Apologies to Jane Austen

It is a truth universally acknowledged that a man in possession of a pension must be in need of a wife to accompany him on some madcap escapade. So it was that I found myself agreeing to cycle from JOG to LE. A thousand miles, give or take. It was either that or go along in a support vehicle. Been there, done that and, between you and me, it can get a bit tedious. And unhealthy. All the cakes and none of the achievement.

So, with a few days to go and 8 months of preparation behind us, where have we got to?

Those of a nervous disposition (and/or men) look away now.

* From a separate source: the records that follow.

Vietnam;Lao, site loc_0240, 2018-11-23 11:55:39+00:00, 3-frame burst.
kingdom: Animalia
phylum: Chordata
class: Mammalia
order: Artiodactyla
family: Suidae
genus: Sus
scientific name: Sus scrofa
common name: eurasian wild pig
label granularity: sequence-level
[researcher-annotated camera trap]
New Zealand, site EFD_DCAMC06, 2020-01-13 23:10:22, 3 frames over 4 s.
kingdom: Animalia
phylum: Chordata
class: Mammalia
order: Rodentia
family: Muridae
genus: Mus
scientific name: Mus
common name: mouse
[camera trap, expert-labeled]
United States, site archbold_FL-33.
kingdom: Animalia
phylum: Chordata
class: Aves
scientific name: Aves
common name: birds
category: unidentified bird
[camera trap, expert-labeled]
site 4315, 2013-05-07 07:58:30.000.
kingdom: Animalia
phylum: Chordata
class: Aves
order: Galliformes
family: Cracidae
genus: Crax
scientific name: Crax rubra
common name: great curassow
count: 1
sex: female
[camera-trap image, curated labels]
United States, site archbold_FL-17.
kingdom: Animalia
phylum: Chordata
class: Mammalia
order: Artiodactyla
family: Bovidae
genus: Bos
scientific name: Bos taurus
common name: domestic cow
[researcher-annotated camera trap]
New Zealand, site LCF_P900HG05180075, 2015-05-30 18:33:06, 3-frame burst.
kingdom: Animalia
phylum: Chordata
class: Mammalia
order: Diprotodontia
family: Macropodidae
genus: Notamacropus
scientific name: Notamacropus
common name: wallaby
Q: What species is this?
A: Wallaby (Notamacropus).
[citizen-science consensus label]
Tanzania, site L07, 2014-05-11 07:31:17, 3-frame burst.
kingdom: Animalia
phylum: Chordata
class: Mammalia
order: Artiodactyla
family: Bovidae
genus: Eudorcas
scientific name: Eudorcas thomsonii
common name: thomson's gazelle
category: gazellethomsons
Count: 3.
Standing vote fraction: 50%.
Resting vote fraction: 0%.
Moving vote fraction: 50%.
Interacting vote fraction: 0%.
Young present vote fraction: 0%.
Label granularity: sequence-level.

Knickers. After much research I have realised that the only way to go is with two pairs of padded pants, a thinner one to wash out easily and a thicker one with industrial strength padding. So if my bum looks big in this, it’s all padding, honest. Also I have acquired a sheepskin saddle cover to hoots of derision, no doubt, from ‘serious cyclists'. It does look faintly hilarious, like a misshapen B.B.C. microphone cover. Wish I’d bought it months ago.

Pete has been very busy with his new toy, a video camera. stand by for lots of footage of my bum receding into the distance with cheesy soundtrack. We are thinking of remaking ‘Touching the Void’ involving bicycles and potholes. Are you listening Gloucestershire County Council?

Have got to pack tomorrow. It’s more a case of what to leave out. Can I manage without mascara? Yes yes,I know, a hairdryer, but most B&Bs provide one, and those who don’t will be publicly named and shamed in these pages.  Will wind up now. Stand by for more meanderings soon. (Memo to my husband: Large charcoal grey lumps of cumulus with vertical stripes coming out of them are NOT fine weather clouds.)